UBS, in veiled criticism of Rio Tinto, said the big miner was stuck “between a rock and a hard place” when it came to lithium because its two internal projects, Jadar in Serbia, and Rincon in Argentina, were both small and risky.
“In our opinion, these organic growth options remain relatively high risk, and as a result we see the potential for Rio Tinto to look to grow in lithium through M&A,” UBS said.
Of the other battery metals, it was copper which made a small wave at RRS and a bigger wave overseas.
Locally, it was Talisman Mining which led copper stocks higher with a rise of 1c to 19c after the presentation of a well-received paper at RRS and a personal marketing effort by the company chairman, Kerry Harmanis.
Best known as a big winner from the nickel boom of 2007 when he cashed out in the $3 billion takeover of Jubilee Mines by Xstrata (now Glencore) Harmanis is now a true believer in copper as the metal of the future.
That view is shared at the top end of mining with the chief executive of BHP, Mike Henry, pushing the case for copper at a rival event to RRS, the Bank of America Global Metals Conference in Spain.
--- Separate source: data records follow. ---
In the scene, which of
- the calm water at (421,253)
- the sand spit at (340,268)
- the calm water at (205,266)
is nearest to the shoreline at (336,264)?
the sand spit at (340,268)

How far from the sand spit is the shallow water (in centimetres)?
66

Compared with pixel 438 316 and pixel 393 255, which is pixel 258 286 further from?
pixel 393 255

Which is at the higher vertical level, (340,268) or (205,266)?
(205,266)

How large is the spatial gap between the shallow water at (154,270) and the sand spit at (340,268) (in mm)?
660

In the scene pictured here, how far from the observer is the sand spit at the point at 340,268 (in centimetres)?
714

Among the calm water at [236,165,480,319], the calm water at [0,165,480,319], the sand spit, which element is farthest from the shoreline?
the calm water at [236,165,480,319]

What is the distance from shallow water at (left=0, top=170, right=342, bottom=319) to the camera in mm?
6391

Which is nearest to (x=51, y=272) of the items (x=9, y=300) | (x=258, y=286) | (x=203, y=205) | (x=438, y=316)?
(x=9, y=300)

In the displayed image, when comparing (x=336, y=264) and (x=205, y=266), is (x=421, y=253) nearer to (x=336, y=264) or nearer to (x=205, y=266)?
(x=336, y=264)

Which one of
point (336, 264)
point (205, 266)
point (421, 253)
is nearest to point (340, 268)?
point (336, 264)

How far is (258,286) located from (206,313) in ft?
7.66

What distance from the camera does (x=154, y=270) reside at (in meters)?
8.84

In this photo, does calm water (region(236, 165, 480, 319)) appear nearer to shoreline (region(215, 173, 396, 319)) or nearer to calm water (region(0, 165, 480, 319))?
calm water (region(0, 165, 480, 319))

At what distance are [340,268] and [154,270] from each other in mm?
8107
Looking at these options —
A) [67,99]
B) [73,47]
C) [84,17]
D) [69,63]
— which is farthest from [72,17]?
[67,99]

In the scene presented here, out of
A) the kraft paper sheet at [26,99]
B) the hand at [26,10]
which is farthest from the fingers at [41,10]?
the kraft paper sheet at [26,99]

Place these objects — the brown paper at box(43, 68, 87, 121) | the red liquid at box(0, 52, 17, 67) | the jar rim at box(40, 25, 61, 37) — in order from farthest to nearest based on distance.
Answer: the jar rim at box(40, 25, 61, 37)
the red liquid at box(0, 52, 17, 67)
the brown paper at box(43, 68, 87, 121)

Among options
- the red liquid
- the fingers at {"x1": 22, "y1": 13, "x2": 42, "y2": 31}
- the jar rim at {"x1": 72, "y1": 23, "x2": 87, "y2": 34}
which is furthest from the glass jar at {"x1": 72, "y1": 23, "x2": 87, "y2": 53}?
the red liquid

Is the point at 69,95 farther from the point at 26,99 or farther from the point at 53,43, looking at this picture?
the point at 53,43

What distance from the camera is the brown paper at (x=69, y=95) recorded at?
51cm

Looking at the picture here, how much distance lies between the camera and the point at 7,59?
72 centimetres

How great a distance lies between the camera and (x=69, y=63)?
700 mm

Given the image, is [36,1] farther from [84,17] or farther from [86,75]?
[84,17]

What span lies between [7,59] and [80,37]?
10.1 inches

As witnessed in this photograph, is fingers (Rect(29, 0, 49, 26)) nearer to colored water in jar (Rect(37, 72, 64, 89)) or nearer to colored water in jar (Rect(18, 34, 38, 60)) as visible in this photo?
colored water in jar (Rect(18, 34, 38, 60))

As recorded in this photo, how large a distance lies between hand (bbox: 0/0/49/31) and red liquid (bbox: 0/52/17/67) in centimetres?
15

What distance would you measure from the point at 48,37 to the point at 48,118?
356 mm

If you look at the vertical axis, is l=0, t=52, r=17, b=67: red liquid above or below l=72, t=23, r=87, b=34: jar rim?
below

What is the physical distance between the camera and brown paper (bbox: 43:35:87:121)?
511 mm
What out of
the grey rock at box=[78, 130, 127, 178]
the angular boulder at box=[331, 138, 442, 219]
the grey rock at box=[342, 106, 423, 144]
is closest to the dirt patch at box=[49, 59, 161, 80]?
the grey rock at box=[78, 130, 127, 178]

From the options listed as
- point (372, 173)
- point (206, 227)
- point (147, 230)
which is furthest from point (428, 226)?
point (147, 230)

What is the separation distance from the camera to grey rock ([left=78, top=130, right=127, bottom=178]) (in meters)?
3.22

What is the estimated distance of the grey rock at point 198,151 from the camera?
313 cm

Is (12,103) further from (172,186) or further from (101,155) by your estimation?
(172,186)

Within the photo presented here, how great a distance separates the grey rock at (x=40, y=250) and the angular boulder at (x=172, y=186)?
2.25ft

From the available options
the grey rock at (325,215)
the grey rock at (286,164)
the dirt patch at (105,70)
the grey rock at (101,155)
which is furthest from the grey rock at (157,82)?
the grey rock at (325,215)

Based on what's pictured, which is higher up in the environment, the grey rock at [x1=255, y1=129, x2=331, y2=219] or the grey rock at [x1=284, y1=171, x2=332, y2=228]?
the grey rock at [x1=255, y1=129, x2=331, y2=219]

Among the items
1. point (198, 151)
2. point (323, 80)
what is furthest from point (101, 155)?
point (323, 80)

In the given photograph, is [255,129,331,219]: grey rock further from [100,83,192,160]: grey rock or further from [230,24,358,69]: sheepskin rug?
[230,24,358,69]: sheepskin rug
Using language straight from Beament’s handbook, which might see “stonker” added to the Joint Ore Reserves Committee definitions of drilling results, Henry said the level of investment required to meet future copper demand was “freakishly large”.
In all, it hasn’t been a flash week but one which will be remembered for a “stonker” of a drill result and a copper market facing a “freakishly” large investment challenge.